## [The exercise]
Take the line that contains "Which of these is" and each line after it in the material below, and transcribe them exactly, stopping at the end.

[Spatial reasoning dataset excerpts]
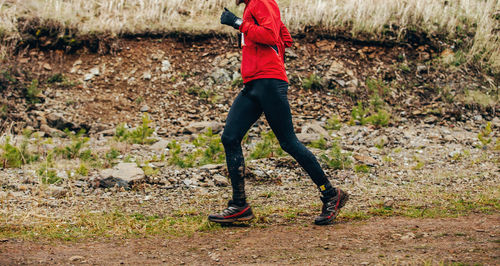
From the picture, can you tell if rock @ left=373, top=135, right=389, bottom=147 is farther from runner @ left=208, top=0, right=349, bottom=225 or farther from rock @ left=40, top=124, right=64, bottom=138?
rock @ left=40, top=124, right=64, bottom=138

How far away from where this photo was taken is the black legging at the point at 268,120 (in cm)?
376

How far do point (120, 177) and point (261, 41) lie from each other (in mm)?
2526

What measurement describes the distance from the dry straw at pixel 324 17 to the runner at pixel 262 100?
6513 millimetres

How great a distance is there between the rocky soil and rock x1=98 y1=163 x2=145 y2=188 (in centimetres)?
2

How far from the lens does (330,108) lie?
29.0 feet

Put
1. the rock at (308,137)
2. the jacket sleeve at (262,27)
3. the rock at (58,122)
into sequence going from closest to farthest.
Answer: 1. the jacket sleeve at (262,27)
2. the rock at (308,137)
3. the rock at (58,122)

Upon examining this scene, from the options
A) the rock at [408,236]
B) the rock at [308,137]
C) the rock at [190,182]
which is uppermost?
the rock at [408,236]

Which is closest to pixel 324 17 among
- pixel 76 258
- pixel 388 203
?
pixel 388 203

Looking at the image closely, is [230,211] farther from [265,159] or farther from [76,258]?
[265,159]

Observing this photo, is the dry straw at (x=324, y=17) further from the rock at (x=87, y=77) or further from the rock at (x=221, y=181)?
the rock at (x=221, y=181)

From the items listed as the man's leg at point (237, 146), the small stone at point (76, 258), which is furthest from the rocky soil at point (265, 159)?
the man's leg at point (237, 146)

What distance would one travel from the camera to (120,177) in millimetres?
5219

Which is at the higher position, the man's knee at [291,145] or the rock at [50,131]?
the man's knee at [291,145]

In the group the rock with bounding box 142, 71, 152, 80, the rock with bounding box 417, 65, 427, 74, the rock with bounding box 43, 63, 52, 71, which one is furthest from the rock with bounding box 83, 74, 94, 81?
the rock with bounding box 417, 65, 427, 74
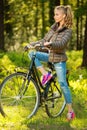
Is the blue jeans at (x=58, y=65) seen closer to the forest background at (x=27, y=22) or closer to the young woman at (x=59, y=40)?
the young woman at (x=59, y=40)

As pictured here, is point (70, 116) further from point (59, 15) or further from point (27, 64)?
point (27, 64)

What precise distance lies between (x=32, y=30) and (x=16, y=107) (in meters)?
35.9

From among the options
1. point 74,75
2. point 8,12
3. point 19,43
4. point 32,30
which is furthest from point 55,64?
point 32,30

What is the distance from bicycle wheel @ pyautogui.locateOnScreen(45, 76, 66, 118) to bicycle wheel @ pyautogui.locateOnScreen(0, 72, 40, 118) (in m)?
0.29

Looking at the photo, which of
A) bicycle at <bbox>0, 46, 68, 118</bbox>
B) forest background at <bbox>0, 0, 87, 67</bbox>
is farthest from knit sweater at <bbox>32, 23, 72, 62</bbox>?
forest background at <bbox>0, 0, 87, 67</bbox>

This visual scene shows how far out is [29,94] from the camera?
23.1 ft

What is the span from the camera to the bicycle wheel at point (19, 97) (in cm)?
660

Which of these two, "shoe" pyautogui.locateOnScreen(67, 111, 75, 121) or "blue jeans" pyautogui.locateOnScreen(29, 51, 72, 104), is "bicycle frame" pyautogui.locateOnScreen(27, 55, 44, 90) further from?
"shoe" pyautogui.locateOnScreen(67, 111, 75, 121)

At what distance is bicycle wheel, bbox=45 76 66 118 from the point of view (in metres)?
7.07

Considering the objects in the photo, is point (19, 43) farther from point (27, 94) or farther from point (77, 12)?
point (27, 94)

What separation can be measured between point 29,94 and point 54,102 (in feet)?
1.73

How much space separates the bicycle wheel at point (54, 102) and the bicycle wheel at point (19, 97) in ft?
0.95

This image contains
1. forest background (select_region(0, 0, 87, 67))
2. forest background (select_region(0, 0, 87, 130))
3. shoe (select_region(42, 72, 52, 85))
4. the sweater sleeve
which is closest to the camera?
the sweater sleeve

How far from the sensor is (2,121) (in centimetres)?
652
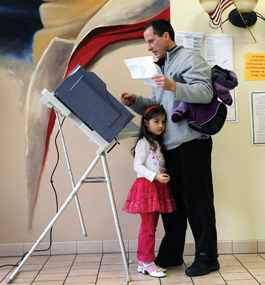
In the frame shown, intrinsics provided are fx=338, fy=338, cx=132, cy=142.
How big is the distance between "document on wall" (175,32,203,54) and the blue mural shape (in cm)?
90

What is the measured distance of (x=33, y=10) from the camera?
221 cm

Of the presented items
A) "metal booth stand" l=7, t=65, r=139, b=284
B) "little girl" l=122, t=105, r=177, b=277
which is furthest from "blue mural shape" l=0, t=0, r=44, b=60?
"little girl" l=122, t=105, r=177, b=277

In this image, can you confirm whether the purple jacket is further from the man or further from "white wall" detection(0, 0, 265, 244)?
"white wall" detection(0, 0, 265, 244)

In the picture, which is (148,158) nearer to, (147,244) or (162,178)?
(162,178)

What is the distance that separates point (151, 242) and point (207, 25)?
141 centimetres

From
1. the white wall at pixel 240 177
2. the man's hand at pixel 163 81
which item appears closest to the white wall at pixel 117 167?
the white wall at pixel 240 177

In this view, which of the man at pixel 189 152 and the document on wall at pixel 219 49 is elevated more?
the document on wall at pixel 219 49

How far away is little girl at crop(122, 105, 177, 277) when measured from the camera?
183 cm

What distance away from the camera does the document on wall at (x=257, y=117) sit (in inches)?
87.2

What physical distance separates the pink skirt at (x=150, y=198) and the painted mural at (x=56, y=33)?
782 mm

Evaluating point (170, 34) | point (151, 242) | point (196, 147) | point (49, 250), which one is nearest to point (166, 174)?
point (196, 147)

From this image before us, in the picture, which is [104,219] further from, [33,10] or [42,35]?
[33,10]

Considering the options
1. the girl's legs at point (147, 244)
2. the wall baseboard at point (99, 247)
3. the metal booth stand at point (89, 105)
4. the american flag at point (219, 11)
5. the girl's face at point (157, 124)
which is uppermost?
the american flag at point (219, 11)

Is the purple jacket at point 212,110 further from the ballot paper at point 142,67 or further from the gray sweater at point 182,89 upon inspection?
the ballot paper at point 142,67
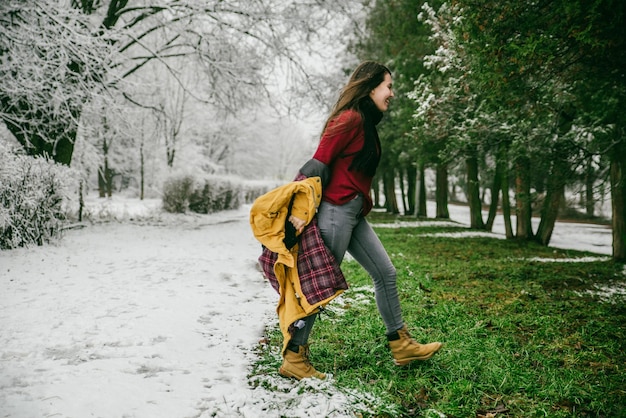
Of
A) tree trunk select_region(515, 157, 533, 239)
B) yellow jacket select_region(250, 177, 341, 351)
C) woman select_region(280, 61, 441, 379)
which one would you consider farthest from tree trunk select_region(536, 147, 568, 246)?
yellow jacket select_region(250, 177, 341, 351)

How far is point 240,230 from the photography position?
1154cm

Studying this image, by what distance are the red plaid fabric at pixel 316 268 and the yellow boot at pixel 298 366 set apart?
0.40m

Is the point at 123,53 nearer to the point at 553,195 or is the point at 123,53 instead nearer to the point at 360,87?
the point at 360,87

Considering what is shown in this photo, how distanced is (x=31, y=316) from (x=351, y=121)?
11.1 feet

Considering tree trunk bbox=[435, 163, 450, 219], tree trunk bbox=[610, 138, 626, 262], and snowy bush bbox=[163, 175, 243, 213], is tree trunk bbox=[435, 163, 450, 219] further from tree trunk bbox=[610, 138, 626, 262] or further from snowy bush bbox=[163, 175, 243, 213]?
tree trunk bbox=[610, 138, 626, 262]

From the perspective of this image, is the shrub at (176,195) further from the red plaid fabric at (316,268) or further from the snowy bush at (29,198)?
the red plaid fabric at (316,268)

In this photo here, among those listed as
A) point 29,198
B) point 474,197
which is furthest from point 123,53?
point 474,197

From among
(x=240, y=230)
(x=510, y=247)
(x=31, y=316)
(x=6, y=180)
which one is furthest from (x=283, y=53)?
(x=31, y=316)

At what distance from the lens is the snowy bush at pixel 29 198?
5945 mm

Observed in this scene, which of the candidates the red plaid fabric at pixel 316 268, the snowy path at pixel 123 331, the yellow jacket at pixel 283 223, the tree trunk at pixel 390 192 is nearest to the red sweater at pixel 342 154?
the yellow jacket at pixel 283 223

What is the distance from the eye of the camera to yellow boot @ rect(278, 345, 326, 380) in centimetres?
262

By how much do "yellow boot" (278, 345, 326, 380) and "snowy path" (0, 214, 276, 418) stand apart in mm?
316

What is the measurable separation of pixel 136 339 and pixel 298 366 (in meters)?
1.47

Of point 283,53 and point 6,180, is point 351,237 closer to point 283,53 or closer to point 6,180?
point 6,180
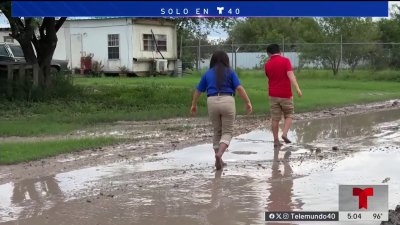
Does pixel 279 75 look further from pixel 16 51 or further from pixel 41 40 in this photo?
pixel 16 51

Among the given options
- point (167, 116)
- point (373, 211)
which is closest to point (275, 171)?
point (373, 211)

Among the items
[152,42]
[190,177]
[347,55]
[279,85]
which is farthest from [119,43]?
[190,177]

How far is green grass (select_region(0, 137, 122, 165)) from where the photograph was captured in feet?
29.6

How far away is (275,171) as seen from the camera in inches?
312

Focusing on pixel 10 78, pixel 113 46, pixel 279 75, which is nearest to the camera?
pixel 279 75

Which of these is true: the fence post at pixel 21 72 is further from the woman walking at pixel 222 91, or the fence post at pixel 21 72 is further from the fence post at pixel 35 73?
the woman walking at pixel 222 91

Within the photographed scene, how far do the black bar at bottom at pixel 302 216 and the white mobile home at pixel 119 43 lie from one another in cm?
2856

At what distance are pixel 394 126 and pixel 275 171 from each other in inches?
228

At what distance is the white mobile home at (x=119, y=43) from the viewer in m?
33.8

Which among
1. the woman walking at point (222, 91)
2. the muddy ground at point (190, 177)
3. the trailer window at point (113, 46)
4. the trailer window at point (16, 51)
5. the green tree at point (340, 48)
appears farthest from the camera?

## [Solution to the problem]
Which of these is true: the fence post at pixel 21 72 is further from the woman walking at pixel 222 91, or the fence post at pixel 21 72 is further from the fence post at pixel 35 73?
the woman walking at pixel 222 91

Within the photographed scene, how far do the black bar at bottom at pixel 302 216 and the white mobile home at pixel 119 43 lie from one another in cm?
2856

At what distance are pixel 394 126 and pixel 275 171 from each other in inches?
228

At what distance is the white mobile home at (x=119, y=43) from the viewer in m?
33.8

Which among
1. the woman walking at point (222, 91)
2. the muddy ground at point (190, 177)
3. the trailer window at point (113, 46)
4. the trailer window at point (16, 51)
5. the green tree at point (340, 48)
appears farthest from the camera?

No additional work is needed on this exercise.